Ambiente tranquilo. Sin aglomeraciones ni prisas, jibarizados los asistentes por las dimensiones colosalistas de un Palma Arena obligado a acoger espectáculos de todo tipo para amortizar su colosal presupuesto. Ambiente casi frío, o si se quiere, civilizado, acotado entre las distintas secciones en que se dividió la pista y que ayudó a realzar los amplios vacíos de un aforo que no se llenó. Faltaba el gentío, pero no la afición.
Ganas de ver y escuchar al monstruo, compartidas por gentes muy distintas: hace tiempo que el flamenco dejó de ser espectáculo reservado. Pandillas, parejas o familias, mayores y jóvenes, payos y gitanos. Juntos pero no revueltos, confraternizando rodeados de un cinturón de chiringuitos con perros calientes y cervezas que no hicieron su agosto.

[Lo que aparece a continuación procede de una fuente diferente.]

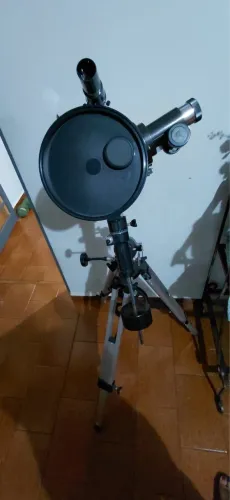 Telescópio Bluetek usado 2 vezes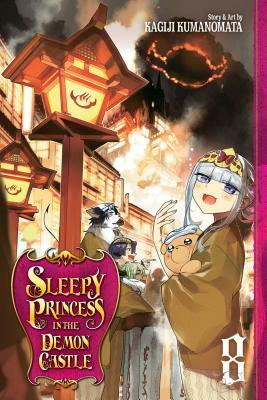 Sleepy Princess in the Demon Castle, Vol. 8 by Kagiji Kumanomata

Farruquito se hizo esperar sin que la gente se impacientase. El piano empezó a sonar casi media hora después de la hora anunciada. Todos de negro. Una banda impresionante, por cantidad y calidad. Lo mejor sin duda del concierto: cante, guitarra, percusión, violín. Profesionalismo y estilo, raza y arte. Doce músicos, como doce apóstoles, sólido soporte que no desfalleció un solo instante. Inspirados y elocuentes, en solitario o en grupo, siempre mimados por una luminotecnia eficaz. Nadie ni nada quedó fuera de un guión persuasivo: vídeos en tres grandes pantallas para acunar el regreso del bailaor a las tablas. Los músicos pusieron la ortodoxia, los vídeos añadieron el look moderno. Y él, el deseado, vitoreado y piropeado, en medio. Severo y ajustado a los cánones de cada uno de los palos, pero también flotante y sinuoso como un genio en libertad.
Bailó poco, se administró mucho, con traje distinto (también las botas) para cada uno de los números, que fueron pocos pero largos e intensos. Farruquito cuida mucho estos primeros compases de su nueva etapa y se reserva. A veces en segundo plano, casi siempre buscando la interacción con los cantaores, pocas veces desmelenado. Se exhibió lo justo, y con ganas. Zapateado y giros, lo más brillante, con unos pocos detalles de su particular estilo a la hora de patear ('chulo', 'guapo'). Mención aparte para Manuel (ex de Lole) que ejerció de patriarca y se marcó varios solos desgarradores de cantautor que hicieron justicia al eslogan: puro sentimiento. El final, anticlimático, cerró el círculo: empezó como se inició la velada, pero de blanco riguroso. El color de la resurrección.